Labuan Bajo, Kompas - Rencana pemindahan sepuluh komodo keluar dari habitat aslinya dinilai akan mempercepat kepunahan hewan endemik Nusa Tenggara Timur itu. Untuk pemurnian spesies, disarankan mengambil komodo yang lahir di luar habitat aslinya, di beberapa kebun binatang.
Telah terbit Surat Keputusan Menteri Kehutanan Nomor SK.384/Menhut-II/2009 tanggal 13 Mei 2009 tentang pemberian izin menangkap sepuluh ekor komodo yang dilindungi undang-undang di wilayah kerja Balai Besar Konservasi Sumber Daya Alam NTT guna kepentingan pemurnian genetik. Untuk pelaksanaan surat keputusan tersebut, akan dipindahkan sepuluh ekor komodo, yaitu 5 jantan dan 5 betina.
Pemerhati lingkungan di Manggarai, Rofino Kant, menyatakan, rencana itu justru akan mempercepat kepunahan satwa langka tersebut. ”Keputusan Menteri Kehutanan ini justru melanggar etika dan sopan santun lingkungan. Kalau tujuannya hendak melestarikan komodo, ya biarkan komodo itu hidup di alam aslinya. Pemurnian genetik itu justru tepat dilangsungkan di habitat aslinya,” ujar Rofino.

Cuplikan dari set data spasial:

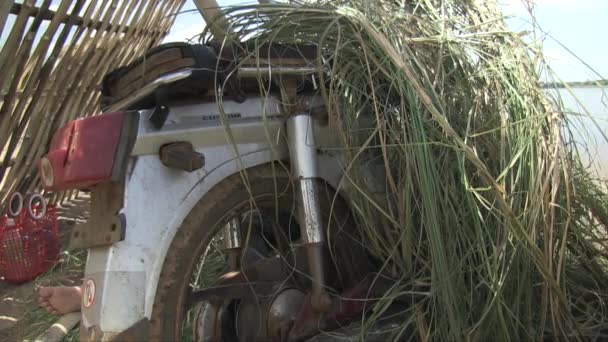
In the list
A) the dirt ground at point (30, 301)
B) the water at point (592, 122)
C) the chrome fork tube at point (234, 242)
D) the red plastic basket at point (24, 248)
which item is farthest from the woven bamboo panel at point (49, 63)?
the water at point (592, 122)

---

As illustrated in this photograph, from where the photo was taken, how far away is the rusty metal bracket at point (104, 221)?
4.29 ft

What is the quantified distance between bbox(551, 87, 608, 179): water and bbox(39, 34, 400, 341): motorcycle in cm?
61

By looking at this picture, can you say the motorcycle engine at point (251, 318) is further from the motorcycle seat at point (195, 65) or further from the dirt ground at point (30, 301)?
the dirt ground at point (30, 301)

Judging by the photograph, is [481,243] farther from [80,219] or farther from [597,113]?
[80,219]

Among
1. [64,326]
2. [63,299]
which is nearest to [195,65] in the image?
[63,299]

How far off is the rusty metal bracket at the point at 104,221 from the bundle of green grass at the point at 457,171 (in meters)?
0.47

#### KETENTUAN TUGAS 1
Menurut berita tentang pemindahan komodo, berapa ekor komodo jantan dan betina yang akan dipindahkan?
#### KETENTUAN TUGAS 2
Salin dengan tepat seluruh bagian berita tentang pemindahan komodo mulai dari "Labuan Bajo, Kompas" sampai dengan "beberapa kebun binatang.".

#### JAWABAN LATIHAN 1
Lima ekor jantan dan lima ekor betina.

#### JAWABAN LATIHAN 2
Labuan Bajo, Kompas - Rencana pemindahan sepuluh komodo keluar dari habitat aslinya dinilai akan mempercepat kepunahan hewan endemik Nusa Tenggara Timur itu. Untuk pemurnian spesies, disarankan mengambil komodo yang lahir di luar habitat aslinya, di beberapa kebun binatang.